That too is relatively easy to summarize. The party obviously has lost clout in Parliament to the second-place New Democratic Party, much claim on daily media coverage and almost as important, significant funding because public subsidies are based on votes received and Liberal vote share fell below 20 per-c ent while the NDP shot up to almost 30 and the Conservatives to almost 40.
More ominously for the Liberals, Stephen Harper’s Conservatives plan to end the public per-vote subsidy by 2015, leaving the Liberals scrambling with one of the weakest fundraising machines in politics.
And after such a disastrous result, party workers and members are dispirited and maybe ready to drop out if not switch.
Many will see interim leader Bob Rae’s declaration Aug. 29 that the Liberals can win the next election as verbiage better applied to organic crops.
Now what?
This is where the lifting becomes much heavier.
In many parts of the country, the Liberals have lost their way, lost their base and lost their touch.
Years in office and then years of civil war and leadership-based membership recruiting allowed the party base to hollow out.
Years of depending mainly on corporate contributions allowed the grassroots fundraising machinery to rust away.
Every leader promises to renew the party and to water the grassroots. Every change of leader creates hope.
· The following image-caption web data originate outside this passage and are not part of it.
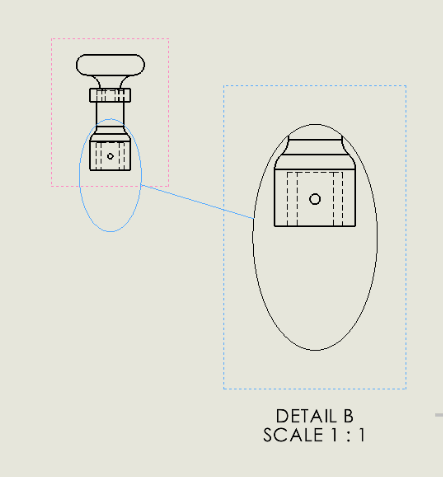 Get Detail view as per the selected sketch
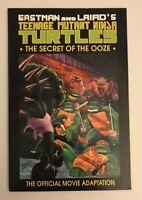 Teenage Mutant Ninja Turtles II Secret of the Ooze TPB Comic Book TUNDRA TMNT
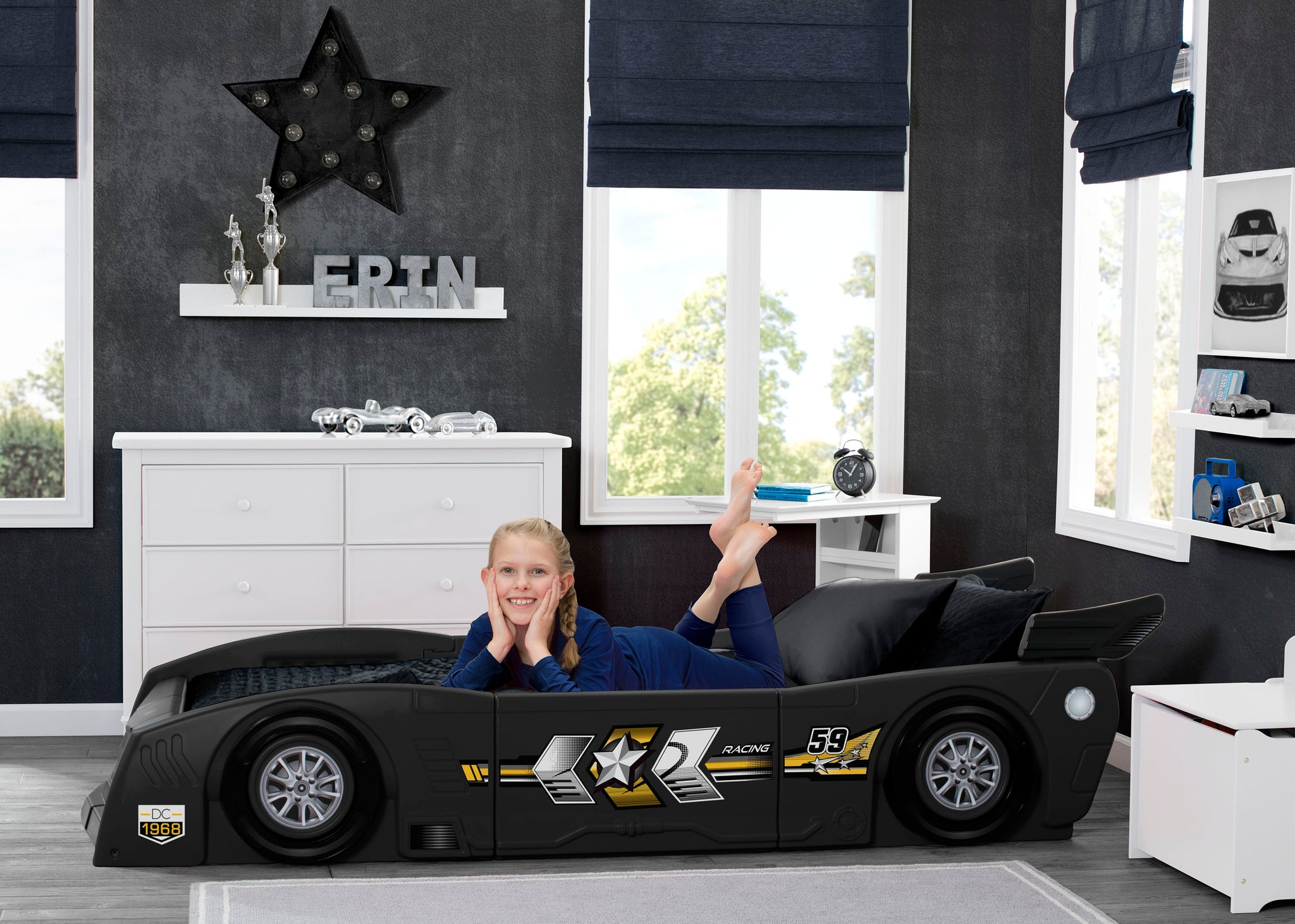 Delta Children Black (001) Grand Prix Race Car Toddler-to-Twin Bed, Twin Room View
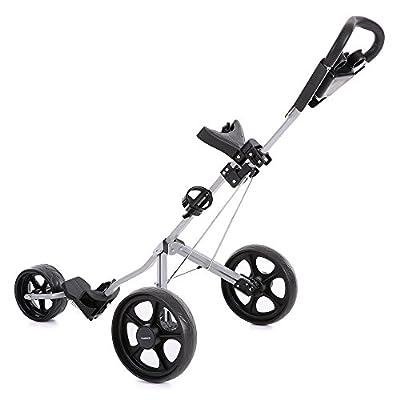 TOMSHOO Golf Cart Foldable 3 Wheels Push Cart Aluminum Pull Cart Trolley with Footbrake System Beverage Holder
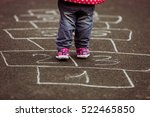 kid playing hopscotch on... | Shutterstock . vector #522465850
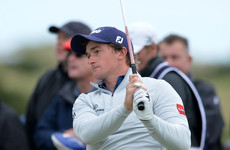Hatton holds off record-breaking Fisher to win Dunhill Links, Ireland's Paul Dunne finishes joint-seventh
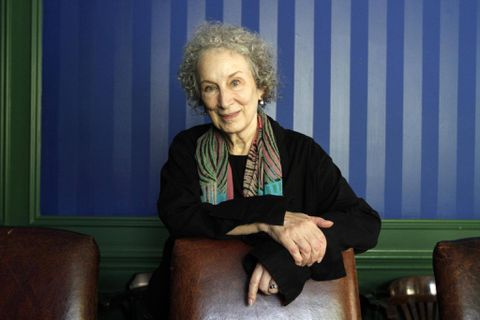 High-net-worth investing: Margaret Atwood muses on money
But unless he breaks his promise, former New Democrat Rae is just there for two years until a permanent leader is chosen.
It will be a very tough sell to have someone warming the seat for someone else to convince people to join in the renewal process.
What if they don’t like or support the next leader? What will his or her agenda be?
Rae’s argument is that leadership aside, Canadians want a strong Liberal party to be there as a potential government. Recent election results suggest otherwise but maybe that was a leadership problem – Paul Martin, Stéphane Dion and Michael Ignatieff.
And then there is the conundrum of rural Canada. Except for a small redoubt in Atlantic Canada, the Liberals have become the party of downtown enclaves – Toronto, Montreal, Winnipeg, Regina and Vancouver.
No amount of policy development, campaigning or leadership attention (Ignatieff really tried to crack this nut) has stopped the ever-diminishing Liberal presence in rural Canada.
Any party that has to concede one third of the seats before an election starts is doomed.
The ‘now what’ question will take more than four years to solve.
Sorry, Mr. Rae.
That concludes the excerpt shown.